After supper she knelt down in the corner before the ikon and read two chapters of the Gospel. Then her maid made her bed and she got into it. Stretching herself under the white quilt, she heaved a sweet, deep sigh, as one sighs after crying, closed her eyes, and began to fall asleep.

In the morning she waked up and glanced at her watch. It was half-past nine. On the carpet near the bed was a bright, narrow streak of sunlight from a ray which came in at the window and dimly lighted up the room. Flies were buzzing behind the black curtain at the window. “It’s early,” thought the princess, and she closed her eyes.

Stretching and lying snug in her bed, she recalled her meeting yesterday with the doctor and all the thoughts with which she had gone to sleep the night before: she remembered she was unhappy. Then she thought of her husband living in Petersburg, her stewards, doctors, neighbours, the officials of her acquaintance . . . a long procession of familiar masculine faces passed before her imagination. She smiled and thought, if only these people could see into her heart and understand her, they would all be at her feet.

At a quarter past eleven she called her maid.

“Help me to dress, Dasha,” she said languidly. “But go first and tell them to get out the horses. I must set off for Klavdia Nikolaevna’s.”

Going out to get into the carriage, she blinked at the glaring daylight and laughed with pleasure: it was a wonderfully fine day! As she scanned from her half-closed eyes the monks who had gathered round the steps to see her off, she nodded graciously and said:

“Good-bye, my friends! Till the day after tomorrow.”

It was an agreeable surprise to her that the doctor was with the monks by the steps. His face was pale and severe.

“Princess,” he said with a guilty smile, taking off his hat, “I’ve been waiting here a long time to see you. Forgive me, for God’s sake. . . . I was carried away yesterday by an evil, vindictive feeling and I talked . . . nonsense. In short, I beg your pardon.”

The princess smiled graciously, and held out her hand for him to kiss. He kissed it, turning red.

Trying to look like a bird, the princess fluttered into the carriage and nodded in all directions. There was a gay, warm, serene feeling in her heart, and she felt herself that her smile was particularly soft and friendly.
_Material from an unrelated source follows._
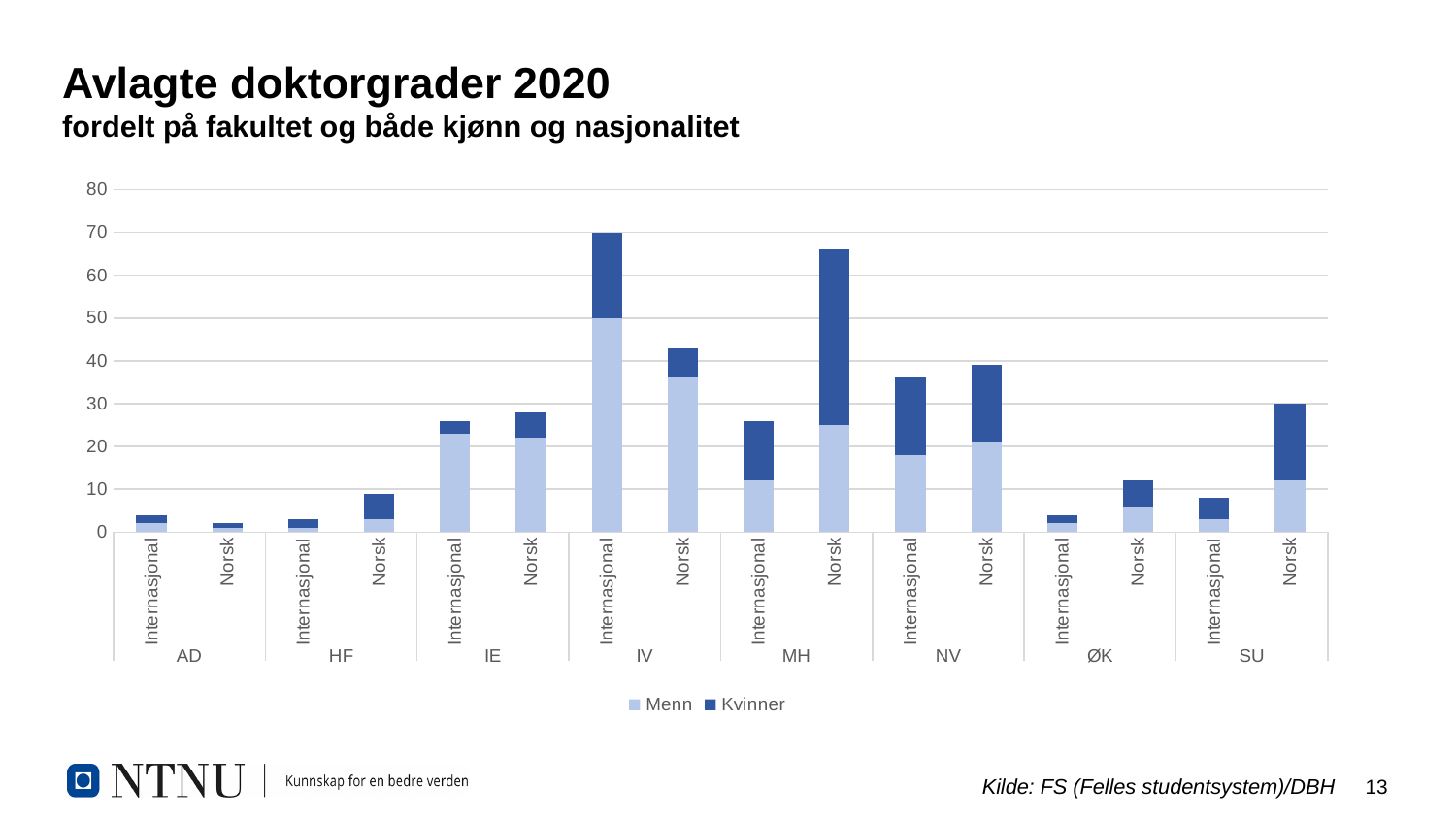
Is the total for IE Norsk greater or less than 20? greater Which bar is the tallest in the chart? IV Internasjonal What is the total height of the IV Internasjonal bar? 70 How many faculties are shown along the x axis? 8 What kind of chart is shown on the slide? bar chart How many series does the legend list? 2 What are the two series named in the legend? Menn and Kvinner Is the total for NV Internasjonal greater or less than 40? less Which is larger, the MH Norsk bar or the NV Norsk bar? MH Norsk Is the total for SU Internasjonal greater or less than 10? less Within the IV faculty, which bar is taller, Internasjonal or Norsk? Internasjonal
As the carriage rolled towards the gates, and afterwards along the dusty road past huts and gardens, past long trains of waggons and strings of pilgrims on their way to the monastery, she still screwed up her eyes and smiled softly. She was thinking there was no higher bliss than to bring warmth, light, and joy wherever one went, to forgive injuries, to smile graciously on one’s enemies. The peasants she passed bowed to her, the carriage rustled softly, clouds of dust rose from under the wheels and floated over the golden rye, and it seemed to the princess that her body was swaying not on carriage cushions but on clouds, and that she herself was like a light, transparent little cloud. . . .

“How happy I am!” she murmured, shutting her eyes. “How happy I am!”